One of the greatest joys of working in the same space as the sales and marketing team for the international list is sharing the buzz around new titles coming through from imprints like 4th Estate, Head of Zeus, Apollo, William Collins, Harper Design and Harper USA. Getting a sense of the international trends early is a fantastic insight, not least for packaging inspiration for our local titles.

One of my first jobs as the new publisher was to write the history of HarperCollins in New Zealand, as part of the 200-year celebrations of HarperCollins internationally. The original Harper Brothers Company was established in New York in 1817 and over the years published the works of Mark Twain, the Bronte sisters, Thackeray, Dickens, John F Kennedy and Martin Luther King Jr. In New Zealand the company was established in 1888 as a division of the UK’s William Collins, making us the oldest continuously operating local publisher in New Zealand. It’s a remarkable coincidence that I’m also helping celebrate the 110th year of my family’s bookshop in Masterton, founded in 1907, the oldest book business continuously owned and operated by one family in New Zealand.

Last week my father David sent me an anecdote from my grandfather Alex’s diary, about a book that, in his words, ‘started him as a bookseller’. It was a Collins title called Reach for the Sky about Douglas Bader, a Second World War air ace who lost his legs but returned to fly in war combat with artificial limbs. He was shot down over Europe, taken prisoner, and made numerous escape attempts with indomitable spirit. As my grandfather Alex said in his diary: ‘It had everything from courage and flair to human interest. I indented heavily, took a risk and was the only bookseller in New Zealand with copies when the demand was on. I had a ball, with people ringing me from all over New Zealand. Eventually I sold them all and started to make my name. This was the first time I sold over 100 copies of a book.’

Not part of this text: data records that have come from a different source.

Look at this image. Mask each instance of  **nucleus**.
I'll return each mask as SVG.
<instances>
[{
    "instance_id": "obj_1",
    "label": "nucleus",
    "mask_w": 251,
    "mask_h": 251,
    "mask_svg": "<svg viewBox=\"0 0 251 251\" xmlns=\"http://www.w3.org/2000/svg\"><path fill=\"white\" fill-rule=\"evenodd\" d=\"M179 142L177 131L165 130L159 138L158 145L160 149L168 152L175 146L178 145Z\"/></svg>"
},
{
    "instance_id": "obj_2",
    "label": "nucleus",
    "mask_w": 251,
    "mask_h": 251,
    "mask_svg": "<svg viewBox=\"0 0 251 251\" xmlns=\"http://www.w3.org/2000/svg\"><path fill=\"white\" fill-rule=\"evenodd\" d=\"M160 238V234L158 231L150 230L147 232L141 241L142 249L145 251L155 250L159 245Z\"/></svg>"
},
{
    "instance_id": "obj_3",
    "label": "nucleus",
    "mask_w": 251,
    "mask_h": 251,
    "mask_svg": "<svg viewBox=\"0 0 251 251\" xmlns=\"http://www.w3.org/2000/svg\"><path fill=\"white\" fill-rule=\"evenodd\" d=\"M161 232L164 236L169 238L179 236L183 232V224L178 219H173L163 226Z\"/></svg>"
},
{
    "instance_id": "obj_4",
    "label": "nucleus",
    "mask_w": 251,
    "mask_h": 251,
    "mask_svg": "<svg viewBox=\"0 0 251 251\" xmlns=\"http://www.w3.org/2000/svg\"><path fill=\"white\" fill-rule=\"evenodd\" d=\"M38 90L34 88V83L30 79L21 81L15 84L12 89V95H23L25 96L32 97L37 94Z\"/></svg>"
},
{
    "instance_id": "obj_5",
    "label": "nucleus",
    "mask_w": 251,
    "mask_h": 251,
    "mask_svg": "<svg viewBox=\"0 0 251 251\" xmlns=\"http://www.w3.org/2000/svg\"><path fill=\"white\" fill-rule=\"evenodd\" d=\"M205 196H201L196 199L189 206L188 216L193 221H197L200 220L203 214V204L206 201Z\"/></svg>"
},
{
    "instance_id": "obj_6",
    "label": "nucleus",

In writing company profiles we often focus on the successes. While we don’t hear about them as often, just as important are the failures, the setbacks and the lean times. Looking back over what these two businesses have had to overcome to stay afloat – two world wars; the Great Depression; the advent of commercial radio and television; the new world order of retail; the Kindle; iPads – to see both companies still striding ahead in 2017 should give the New Zealand book industry tremendous confidence. I believe at the core of both businesses is a passion for quality books, and the wherewithal to take risks when the timing is right.

In some ways, the most significant accomplishment of my time at HarperCollins so far has been our local publishing vision document. We’ve worked hard at this and believe it will serve as a guideline for everything we do going forward. At its core is the intention to publish books that are ‘surprising, original and quality’.

At HarperCollins, looking ahead, we’re going to take a few risks, and while we’ll celebrate this hugely significant anniversary, we certainly won’t always look to the past to define our future. Without taking risks, and without being bold, we’ll surely live up to the epithet, ‘sunset industry’. But if we’re creative, original and courageous, we will continue to surprise our critics and delight our readers.